Algérie: une figure de la contestation maintenue en détention provisoire

Algérie

L’opposant Karim Tabbou, figure du mouvement de contestation en Algérie, incarcéré la semaine dernière, a été maintenu mercredi en détention provisoire après avoir été inculpé “d’incitation à la violence”, a indiqué l’un de ses avocats.

M. Tabbou a comparu devant un juge d’instruction du tribunal d’Alger qui a ordonné son placement en détention provisoire pour “atteinte à l’unité nationale et incitation à la violence”, a déclaré à l’AFP Me Noureddine Benissad.

Fondateur de l’Union démocratique et sociale (UDS, non autorisé), M. Tabbou, 46 ans, avait été incarcéré une première fois le 12 septembre après avoir été inculpé “d’atteinte au moral de l’armée” par un tribunal de Tipaza, à l’ouest d’Alger.

Libéré le 25 septembre, il avait été de nouveau arrêté avant de comparaître le lendemain devant un juge d’instruction qui avait ordonné son incarcération.

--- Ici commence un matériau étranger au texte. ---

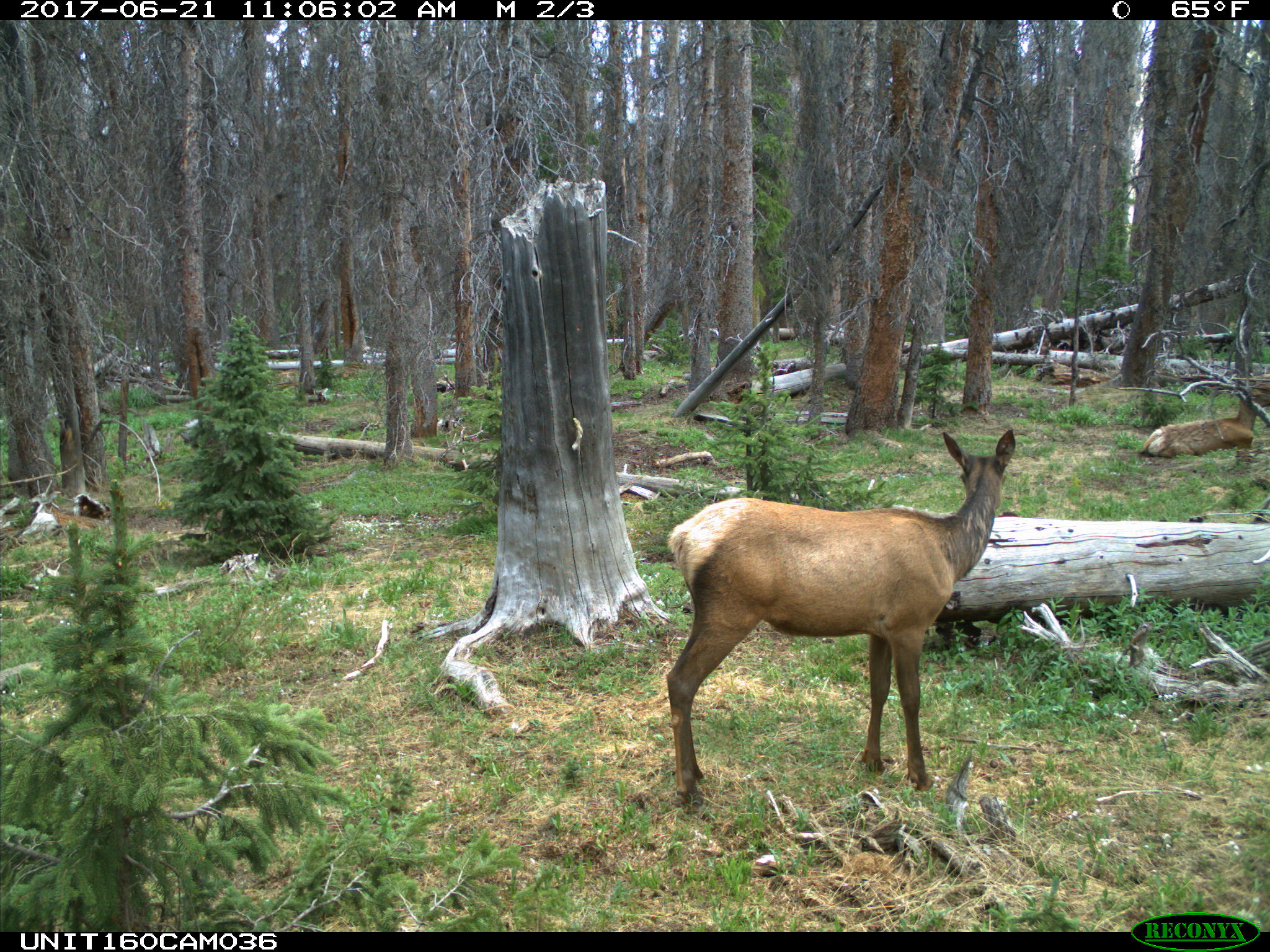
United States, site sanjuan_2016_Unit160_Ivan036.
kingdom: Animalia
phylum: Chordata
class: Mammalia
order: Artiodactyla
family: Cervidae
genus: Cervus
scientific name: Cervus elaphus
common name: red deer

→ Lire aussi : Une député française de la gauche radicale interpellée en Algérie

Lors de l’audition du 26 septembre, “M. Tabbou a refusé de répondre aux questions du juge, exigeant la présence de ses avocats”, a expliqué Me Benissad. Il a finalement “été entendu (mercredi) sur les faits qui lui sont reprochés en présence de ses avocats”.

Depuis le début du mouvement de contestation le 22 février, qui a poussé le 2 avril le président Abdelaziz Bouteflika à démissionner, M. Tabbou est de toutes les manifestations.

Par ailleurs, le comité national pour la libération des détenus (CNLD) a affirmé que la justice avait décidé mercredi de maintenir en détention 26 personnes arrêtées en septembre lors de manifestations contre le régime. Mais elle a ordonné la remise en liberté sous contrôle judiciaire de Bilal Ziane, un détenu souffrant d’un cancer et incarcéré depuis le 13 septembre, selon le CNLD.

Des dizaines de manifestants ont été placés en détention provisoire en attendant leurs procès dans plusieurs villes d’Algérie, dont une grande partie dans la capitale, pour avoir contrevenu à l’interdiction du drapeau culturel amazigh (berbère) lors des manifestations, édictée par le chef d’état-major de l’armée, le général Ahmed Gaïd Salah, homme fort du pays.

Le pouvoir a fixé une nouvelle date pour la présidentielle, le 12 décembre, malgré l’opposition persistante de la contestation.